As for pensioners, the pandemic seems to have played a decisive role, as new applications have been “frozen”.
Staff
More than 4,500 applications of individuals wishing to work in Greece have been approved by the competent authorities, and more than 1,500 are under consideration.
These are mostly Greeks who left the country during the memorandum years and return to Greece in a new job, while they are taxed at a very low rate. Interest in the new provisions is growing, given that they provide for exemption from income tax and from a special solidarity levy for individuals who change their place of residence and will be employed in a new job or start as self-employed. 50% of the income they will receive in Greece for seven years. According to the decision, those who “move” to Greece for tax purposes will receive a 50% tax rebate on their income, as well as an exemption from the presumption of owning and using a vehicle.
Terms
The relevant decision determines, after all, under what conditions someone can ask to be included in this context:
• He had not been a Greek tax resident for the previous five of the six years prior to transferring his tax residence to Greece.
Many Greeks who left during the great economic crisis are returning.
• Transfers his tax residence from an EU member state. or the EEA, or from a country with which there is an agreement on administrative cooperation in the field of taxation with Greece.

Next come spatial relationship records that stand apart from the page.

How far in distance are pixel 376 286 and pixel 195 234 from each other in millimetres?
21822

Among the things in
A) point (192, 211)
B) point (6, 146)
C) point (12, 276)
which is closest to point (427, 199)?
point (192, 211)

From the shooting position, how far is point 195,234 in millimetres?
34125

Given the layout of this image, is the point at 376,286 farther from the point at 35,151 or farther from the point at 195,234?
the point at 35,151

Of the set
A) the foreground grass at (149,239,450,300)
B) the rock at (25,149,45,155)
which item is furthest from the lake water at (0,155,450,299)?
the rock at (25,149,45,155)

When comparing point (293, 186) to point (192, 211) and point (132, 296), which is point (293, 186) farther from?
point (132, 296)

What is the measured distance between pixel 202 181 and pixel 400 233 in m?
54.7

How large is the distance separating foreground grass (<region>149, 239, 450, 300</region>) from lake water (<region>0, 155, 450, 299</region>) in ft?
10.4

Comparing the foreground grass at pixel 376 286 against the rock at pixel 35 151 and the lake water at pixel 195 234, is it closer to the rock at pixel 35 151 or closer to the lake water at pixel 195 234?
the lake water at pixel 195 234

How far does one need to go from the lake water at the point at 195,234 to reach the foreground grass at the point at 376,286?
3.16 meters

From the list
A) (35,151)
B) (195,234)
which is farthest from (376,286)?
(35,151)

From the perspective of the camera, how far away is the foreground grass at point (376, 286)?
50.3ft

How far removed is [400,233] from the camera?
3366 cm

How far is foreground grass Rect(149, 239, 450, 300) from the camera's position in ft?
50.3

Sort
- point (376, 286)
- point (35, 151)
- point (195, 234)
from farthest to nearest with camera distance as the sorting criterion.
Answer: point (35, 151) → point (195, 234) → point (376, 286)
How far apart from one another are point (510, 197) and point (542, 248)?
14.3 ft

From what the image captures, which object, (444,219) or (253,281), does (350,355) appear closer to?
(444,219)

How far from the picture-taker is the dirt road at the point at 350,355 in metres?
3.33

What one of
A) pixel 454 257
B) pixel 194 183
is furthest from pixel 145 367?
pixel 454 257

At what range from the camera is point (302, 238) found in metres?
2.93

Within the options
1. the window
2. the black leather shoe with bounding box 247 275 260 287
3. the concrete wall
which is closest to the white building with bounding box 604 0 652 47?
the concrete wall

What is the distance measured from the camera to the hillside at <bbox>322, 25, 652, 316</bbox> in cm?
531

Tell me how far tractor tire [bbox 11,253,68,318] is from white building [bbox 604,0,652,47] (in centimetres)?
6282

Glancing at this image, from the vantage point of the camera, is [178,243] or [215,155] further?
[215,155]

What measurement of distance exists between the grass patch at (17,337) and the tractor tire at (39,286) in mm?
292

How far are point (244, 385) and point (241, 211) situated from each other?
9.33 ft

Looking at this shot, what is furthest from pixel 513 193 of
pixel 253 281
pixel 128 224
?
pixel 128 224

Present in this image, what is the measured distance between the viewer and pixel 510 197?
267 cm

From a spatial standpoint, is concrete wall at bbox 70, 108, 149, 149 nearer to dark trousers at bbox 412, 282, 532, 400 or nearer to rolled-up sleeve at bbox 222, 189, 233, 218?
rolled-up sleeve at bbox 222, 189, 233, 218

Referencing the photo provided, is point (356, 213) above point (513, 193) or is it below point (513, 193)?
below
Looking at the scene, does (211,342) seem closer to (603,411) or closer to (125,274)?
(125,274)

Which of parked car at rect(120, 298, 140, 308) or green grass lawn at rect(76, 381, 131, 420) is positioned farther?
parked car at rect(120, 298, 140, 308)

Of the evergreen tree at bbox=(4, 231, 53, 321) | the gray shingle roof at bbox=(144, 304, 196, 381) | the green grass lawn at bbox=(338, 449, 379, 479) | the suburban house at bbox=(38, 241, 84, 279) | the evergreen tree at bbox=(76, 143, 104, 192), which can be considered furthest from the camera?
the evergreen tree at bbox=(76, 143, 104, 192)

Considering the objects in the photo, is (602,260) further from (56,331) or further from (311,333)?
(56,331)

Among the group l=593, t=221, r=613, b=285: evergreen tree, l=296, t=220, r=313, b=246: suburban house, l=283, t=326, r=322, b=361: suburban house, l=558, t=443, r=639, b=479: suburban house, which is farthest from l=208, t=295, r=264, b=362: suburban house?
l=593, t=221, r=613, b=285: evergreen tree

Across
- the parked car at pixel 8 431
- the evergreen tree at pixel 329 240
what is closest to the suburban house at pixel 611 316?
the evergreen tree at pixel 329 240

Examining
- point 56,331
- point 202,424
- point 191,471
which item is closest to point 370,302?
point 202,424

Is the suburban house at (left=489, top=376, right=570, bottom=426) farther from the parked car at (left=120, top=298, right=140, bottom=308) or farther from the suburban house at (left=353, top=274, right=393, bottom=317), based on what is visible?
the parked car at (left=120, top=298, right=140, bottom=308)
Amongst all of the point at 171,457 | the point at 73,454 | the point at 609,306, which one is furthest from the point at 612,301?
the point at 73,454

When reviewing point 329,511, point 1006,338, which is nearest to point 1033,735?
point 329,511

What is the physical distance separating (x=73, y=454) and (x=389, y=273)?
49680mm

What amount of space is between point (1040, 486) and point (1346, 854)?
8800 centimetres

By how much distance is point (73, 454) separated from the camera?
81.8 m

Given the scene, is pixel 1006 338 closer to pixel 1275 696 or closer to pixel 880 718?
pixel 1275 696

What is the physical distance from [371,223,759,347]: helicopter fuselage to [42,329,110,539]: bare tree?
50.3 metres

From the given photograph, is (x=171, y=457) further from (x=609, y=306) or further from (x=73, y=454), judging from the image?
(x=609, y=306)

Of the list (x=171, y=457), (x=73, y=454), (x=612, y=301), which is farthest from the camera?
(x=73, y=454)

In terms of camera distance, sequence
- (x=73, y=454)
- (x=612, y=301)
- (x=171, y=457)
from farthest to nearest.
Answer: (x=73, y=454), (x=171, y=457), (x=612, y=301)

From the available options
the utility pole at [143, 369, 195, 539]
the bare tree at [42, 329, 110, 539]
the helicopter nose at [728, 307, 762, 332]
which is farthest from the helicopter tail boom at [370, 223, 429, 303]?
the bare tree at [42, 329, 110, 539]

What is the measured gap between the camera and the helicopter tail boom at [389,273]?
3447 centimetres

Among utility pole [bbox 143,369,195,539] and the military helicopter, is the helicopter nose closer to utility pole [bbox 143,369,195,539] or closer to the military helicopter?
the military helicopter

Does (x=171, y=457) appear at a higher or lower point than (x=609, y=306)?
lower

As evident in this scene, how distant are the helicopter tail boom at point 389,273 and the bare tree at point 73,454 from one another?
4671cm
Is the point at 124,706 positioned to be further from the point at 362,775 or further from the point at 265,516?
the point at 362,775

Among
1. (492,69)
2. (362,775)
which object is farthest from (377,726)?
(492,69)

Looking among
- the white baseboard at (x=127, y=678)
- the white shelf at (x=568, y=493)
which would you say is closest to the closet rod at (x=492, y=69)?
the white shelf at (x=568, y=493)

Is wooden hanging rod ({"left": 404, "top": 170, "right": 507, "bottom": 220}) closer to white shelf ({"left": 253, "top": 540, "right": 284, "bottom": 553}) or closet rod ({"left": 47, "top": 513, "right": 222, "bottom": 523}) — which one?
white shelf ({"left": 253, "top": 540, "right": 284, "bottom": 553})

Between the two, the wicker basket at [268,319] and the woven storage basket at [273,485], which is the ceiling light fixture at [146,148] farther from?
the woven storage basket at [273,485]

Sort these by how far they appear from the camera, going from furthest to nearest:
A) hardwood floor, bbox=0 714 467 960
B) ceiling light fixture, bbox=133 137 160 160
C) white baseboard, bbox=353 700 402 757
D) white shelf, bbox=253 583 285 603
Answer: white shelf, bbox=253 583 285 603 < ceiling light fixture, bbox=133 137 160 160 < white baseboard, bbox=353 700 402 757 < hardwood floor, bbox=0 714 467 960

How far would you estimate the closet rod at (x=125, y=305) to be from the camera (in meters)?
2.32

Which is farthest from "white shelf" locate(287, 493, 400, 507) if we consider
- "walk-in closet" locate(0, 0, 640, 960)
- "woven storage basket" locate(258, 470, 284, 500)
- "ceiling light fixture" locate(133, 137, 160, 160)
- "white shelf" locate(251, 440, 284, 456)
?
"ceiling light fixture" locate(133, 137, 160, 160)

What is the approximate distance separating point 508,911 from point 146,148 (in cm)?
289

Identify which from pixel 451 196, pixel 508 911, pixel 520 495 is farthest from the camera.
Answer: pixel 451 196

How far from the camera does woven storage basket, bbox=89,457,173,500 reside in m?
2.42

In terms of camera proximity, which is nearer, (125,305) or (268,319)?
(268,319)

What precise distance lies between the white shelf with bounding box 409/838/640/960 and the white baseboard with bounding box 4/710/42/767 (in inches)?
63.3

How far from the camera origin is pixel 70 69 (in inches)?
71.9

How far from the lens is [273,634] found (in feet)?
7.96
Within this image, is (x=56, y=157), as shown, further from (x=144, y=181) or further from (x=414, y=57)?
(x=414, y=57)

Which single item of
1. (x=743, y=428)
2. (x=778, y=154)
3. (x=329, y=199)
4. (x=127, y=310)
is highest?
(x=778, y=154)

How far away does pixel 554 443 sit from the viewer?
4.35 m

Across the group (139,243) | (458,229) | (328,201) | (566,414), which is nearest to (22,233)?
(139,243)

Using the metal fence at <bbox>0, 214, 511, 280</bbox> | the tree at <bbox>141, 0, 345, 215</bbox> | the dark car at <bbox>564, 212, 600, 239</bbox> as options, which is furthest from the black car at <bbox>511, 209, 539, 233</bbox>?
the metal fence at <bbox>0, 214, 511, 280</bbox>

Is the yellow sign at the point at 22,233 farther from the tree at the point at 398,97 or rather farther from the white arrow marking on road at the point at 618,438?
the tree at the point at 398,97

• Provides services in Greece in the context of an employment relationship carried out either in a local legal entity or in a permanent establishment of a foreign company in Greece. The same privileges apply and apply accordingly to natural persons who transfer their tax residency to Greece in order to carry out self-employment activities in Greece.
• He declares that he will stay in Greece for at least two years.
Investors
During the three years of the provision on tax incentives aimed at attracting new foreign tax residents – investors, 124 individuals changed their tax domicile. Investments in real estate or business or securities or shares or shares in companies based in Greece (based on estimates and for new branches) will amount to at least 62 million euros over three years.
A sleep mode was introduced. Greek tax law in December 2019 and applies to individuals who intend to become Greek tax residents by investing in Greece. There are two conditions – requirements that must be met in order for a person to become a Greek tax resident:
• Must not have been a Greek tax resident for the previous 7 of the 8 years prior to transferring their tax residence to Greece and
• The person himself or through a legal entity or one of his relatives (ie spouse, direct ancestors or descendants) invest an amount of at least EUR 500,000 in Greece. Investments may relate to real estate, businesses, securities or shares of legal entities registered in Greece. The investment must be completed within three years from the date of application. Individuals eligible for this preferential tax regime will be taxed on their foreign source income, no matter how much, with an annual flat tax of €100,000.
pensioners
As for foreign pensioners, since 2020, 335 applications from at least 21 countries have been approved, and 120 are being processed. By law, pensioners pay a tax calculated at the rate of 7% on all income received abroad each tax year.
Source: Kathimerini

Lori Barajas is an accomplished journalist, known for her insightful and thought-provoking writing on economy. She currently works as a writer at 247 news reel. With a passion for understanding the economy, Lori’s writing delves deep into the financial issues that matter most, providing readers with a unique perspective on current events.